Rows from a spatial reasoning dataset
^^^^^^^^

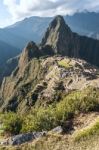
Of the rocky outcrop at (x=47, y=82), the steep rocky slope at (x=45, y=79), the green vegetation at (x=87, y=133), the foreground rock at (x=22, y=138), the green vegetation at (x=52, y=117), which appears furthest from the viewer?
the steep rocky slope at (x=45, y=79)

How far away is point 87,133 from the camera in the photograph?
2211cm

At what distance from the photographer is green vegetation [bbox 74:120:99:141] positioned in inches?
867

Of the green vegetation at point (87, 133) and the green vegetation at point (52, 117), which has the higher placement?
the green vegetation at point (52, 117)

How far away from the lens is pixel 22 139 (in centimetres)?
2295

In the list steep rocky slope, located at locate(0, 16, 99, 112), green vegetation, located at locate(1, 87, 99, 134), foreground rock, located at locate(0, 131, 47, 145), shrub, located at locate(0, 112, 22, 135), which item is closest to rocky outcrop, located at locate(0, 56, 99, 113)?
steep rocky slope, located at locate(0, 16, 99, 112)

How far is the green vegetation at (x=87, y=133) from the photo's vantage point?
22.0 metres

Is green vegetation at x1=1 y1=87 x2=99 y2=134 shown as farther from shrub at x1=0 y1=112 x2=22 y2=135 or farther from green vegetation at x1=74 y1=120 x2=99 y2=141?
green vegetation at x1=74 y1=120 x2=99 y2=141

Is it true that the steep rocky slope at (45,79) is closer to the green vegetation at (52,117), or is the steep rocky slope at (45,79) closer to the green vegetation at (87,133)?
the green vegetation at (52,117)

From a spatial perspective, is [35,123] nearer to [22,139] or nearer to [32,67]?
[22,139]

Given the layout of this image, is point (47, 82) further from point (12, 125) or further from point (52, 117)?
point (52, 117)

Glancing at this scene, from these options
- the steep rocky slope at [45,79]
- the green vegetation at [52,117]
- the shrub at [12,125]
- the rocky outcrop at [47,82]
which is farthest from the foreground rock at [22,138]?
the steep rocky slope at [45,79]

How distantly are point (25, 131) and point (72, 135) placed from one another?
3392 millimetres

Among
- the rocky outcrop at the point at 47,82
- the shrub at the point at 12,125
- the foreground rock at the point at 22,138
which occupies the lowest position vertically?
the foreground rock at the point at 22,138

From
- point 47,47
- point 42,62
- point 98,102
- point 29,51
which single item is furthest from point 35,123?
point 47,47
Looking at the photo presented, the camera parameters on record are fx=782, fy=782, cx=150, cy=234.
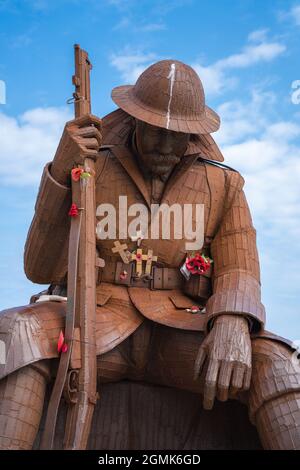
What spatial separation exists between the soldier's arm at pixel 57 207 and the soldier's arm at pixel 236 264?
978 mm

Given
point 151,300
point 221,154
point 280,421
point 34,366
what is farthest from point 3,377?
point 221,154

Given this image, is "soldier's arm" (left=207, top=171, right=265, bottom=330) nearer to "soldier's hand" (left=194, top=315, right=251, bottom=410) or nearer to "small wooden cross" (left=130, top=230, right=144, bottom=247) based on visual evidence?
"soldier's hand" (left=194, top=315, right=251, bottom=410)

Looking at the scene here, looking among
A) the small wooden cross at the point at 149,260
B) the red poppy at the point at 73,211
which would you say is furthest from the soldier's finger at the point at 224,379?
the red poppy at the point at 73,211

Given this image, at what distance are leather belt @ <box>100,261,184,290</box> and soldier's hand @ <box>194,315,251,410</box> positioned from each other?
2.18 ft

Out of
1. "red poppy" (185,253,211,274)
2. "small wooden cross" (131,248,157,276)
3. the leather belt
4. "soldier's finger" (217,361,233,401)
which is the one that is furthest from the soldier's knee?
"small wooden cross" (131,248,157,276)

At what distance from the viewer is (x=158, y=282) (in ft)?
16.4

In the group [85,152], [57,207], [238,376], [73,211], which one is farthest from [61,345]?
[85,152]

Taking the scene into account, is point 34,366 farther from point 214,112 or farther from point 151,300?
point 214,112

^^^^^^^^

■ OBJECTIVE:
Transcribe all the data word for word; the images stay out.

■ REPLY TO THE TASK:
Of the rocky outcrop at (x=47, y=82), the steep rocky slope at (x=45, y=79), the green vegetation at (x=87, y=133), the foreground rock at (x=22, y=138), the green vegetation at (x=52, y=117), which appears furthest from the viewer?
the steep rocky slope at (x=45, y=79)

How far away is point 87,133 from the camera in the photograph?
2211cm

At what distance from the photographer is green vegetation [bbox 74:120:99:141] positioned in inches?
867

Of the green vegetation at point (87, 133) and the green vegetation at point (52, 117), which has the higher placement?
the green vegetation at point (52, 117)

How far away from the lens is pixel 22 139 (in centimetres)?
2295

In the list steep rocky slope, located at locate(0, 16, 99, 112), green vegetation, located at locate(1, 87, 99, 134), foreground rock, located at locate(0, 131, 47, 145), shrub, located at locate(0, 112, 22, 135), which item is closest to rocky outcrop, located at locate(0, 56, 99, 113)?
steep rocky slope, located at locate(0, 16, 99, 112)

How far is the green vegetation at (x=87, y=133) from the photo's vantage point?
22.0 metres

Is green vegetation at x1=1 y1=87 x2=99 y2=134 shown as farther from shrub at x1=0 y1=112 x2=22 y2=135 or farther from green vegetation at x1=74 y1=120 x2=99 y2=141?
green vegetation at x1=74 y1=120 x2=99 y2=141

Is it true that the steep rocky slope at (45,79) is closer to the green vegetation at (52,117), or is the steep rocky slope at (45,79) closer to the green vegetation at (87,133)?
the green vegetation at (52,117)

From a spatial perspective, is [35,123] nearer to [22,139] or nearer to [32,67]?
[22,139]

Given the layout of this image, is point (47, 82) further from point (12, 125) or further from point (52, 117)?
point (52, 117)

Glancing at this scene, from these options
- the steep rocky slope at [45,79]
- the green vegetation at [52,117]
- the shrub at [12,125]
- the rocky outcrop at [47,82]
which is farthest from the foreground rock at [22,138]?
the steep rocky slope at [45,79]

How distantly are point (25, 131) and point (72, 135) placed from one another?
3392 millimetres

Among
- the rocky outcrop at the point at 47,82
- the shrub at the point at 12,125
- the foreground rock at the point at 22,138
which occupies the lowest position vertically?
the foreground rock at the point at 22,138

From
- point 47,47
- point 42,62
- point 98,102
- point 29,51
which single item is furthest from point 35,123?
point 47,47
Looking at the photo presented, the camera parameters on record are fx=782, fy=782, cx=150, cy=234.
What spatial separation exists between the soldier's arm at pixel 57 207 and the soldier's arm at pixel 236 264?
978 mm

Given
point 151,300
point 221,154
point 280,421
point 34,366
what is farthest from point 3,377?
point 221,154

Given this image, is "soldier's arm" (left=207, top=171, right=265, bottom=330) nearer to "soldier's hand" (left=194, top=315, right=251, bottom=410) or nearer to "small wooden cross" (left=130, top=230, right=144, bottom=247) based on visual evidence?
"soldier's hand" (left=194, top=315, right=251, bottom=410)

Looking at the scene here, looking among
A) the small wooden cross at the point at 149,260
B) the red poppy at the point at 73,211
which would you say is furthest from the soldier's finger at the point at 224,379?
the red poppy at the point at 73,211

Given this image, at what distance are leather belt @ <box>100,261,184,290</box> and soldier's hand @ <box>194,315,251,410</box> positioned from each other?
2.18 ft

Out of
1. "red poppy" (185,253,211,274)
2. "small wooden cross" (131,248,157,276)
3. the leather belt
4. "soldier's finger" (217,361,233,401)
which is the one that is furthest from the soldier's knee?
"small wooden cross" (131,248,157,276)

At what distance from the viewer is (x=158, y=282) (in ft)?
16.4

In the group [85,152], [57,207], [238,376], [73,211], which one is farthest from [61,345]?
[85,152]

Taking the scene into account, is point 34,366 farther from point 214,112 or farther from point 151,300?
point 214,112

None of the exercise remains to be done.